#### Stored data entries
[Start of Attachment]

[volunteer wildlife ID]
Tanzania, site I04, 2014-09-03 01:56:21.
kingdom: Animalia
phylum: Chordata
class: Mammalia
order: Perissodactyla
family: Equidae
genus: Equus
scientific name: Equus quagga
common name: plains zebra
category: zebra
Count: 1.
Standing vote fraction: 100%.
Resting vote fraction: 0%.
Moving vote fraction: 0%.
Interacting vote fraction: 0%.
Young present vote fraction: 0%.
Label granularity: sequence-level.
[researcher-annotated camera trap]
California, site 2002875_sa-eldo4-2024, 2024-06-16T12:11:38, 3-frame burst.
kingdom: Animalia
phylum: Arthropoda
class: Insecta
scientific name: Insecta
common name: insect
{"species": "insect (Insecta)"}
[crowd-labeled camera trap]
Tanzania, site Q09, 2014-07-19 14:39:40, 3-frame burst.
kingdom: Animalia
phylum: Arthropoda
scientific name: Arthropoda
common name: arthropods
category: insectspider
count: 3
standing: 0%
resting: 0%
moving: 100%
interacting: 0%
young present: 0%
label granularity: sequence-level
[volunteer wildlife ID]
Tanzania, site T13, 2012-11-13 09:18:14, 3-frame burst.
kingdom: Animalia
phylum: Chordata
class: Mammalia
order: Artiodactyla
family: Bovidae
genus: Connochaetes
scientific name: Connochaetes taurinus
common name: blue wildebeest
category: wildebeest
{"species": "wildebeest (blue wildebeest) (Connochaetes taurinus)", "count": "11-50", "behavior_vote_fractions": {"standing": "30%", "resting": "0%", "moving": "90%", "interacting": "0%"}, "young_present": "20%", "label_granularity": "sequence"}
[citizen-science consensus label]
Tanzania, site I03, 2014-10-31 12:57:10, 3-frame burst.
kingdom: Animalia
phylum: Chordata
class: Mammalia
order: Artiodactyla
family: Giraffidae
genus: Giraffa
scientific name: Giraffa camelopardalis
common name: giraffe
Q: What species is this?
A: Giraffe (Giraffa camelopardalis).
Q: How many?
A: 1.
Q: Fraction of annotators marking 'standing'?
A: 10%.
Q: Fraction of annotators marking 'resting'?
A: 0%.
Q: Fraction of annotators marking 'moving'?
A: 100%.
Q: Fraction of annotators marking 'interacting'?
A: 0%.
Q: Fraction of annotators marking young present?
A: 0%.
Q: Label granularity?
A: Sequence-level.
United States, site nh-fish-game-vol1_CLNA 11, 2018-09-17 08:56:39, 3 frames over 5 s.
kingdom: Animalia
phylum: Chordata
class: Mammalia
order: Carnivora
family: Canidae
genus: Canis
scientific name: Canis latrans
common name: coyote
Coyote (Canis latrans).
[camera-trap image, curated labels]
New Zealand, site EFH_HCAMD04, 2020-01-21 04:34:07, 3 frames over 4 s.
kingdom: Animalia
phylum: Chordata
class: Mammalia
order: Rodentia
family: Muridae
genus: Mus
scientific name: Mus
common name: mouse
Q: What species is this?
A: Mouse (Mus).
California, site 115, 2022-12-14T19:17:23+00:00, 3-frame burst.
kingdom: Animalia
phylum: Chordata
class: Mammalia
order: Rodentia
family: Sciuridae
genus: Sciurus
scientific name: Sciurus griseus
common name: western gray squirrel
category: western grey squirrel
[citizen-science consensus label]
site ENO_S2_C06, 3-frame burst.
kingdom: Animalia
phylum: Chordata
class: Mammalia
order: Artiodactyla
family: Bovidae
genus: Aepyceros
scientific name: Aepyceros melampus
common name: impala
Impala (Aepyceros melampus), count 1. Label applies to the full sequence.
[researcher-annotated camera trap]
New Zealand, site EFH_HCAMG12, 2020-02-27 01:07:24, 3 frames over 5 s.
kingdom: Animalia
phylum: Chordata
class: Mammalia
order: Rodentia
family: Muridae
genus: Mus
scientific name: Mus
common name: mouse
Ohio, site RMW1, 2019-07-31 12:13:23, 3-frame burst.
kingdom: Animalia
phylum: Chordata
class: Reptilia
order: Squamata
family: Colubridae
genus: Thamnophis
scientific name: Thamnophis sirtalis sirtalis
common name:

[End of Attachment]

#### AIM OF THE EXERCISE
Pick from the records each line that contains the word "category" and show it.

#### RESPONSE BOX
category: zebra
category: insectspider
category: wildebeest
category: western grey squirrel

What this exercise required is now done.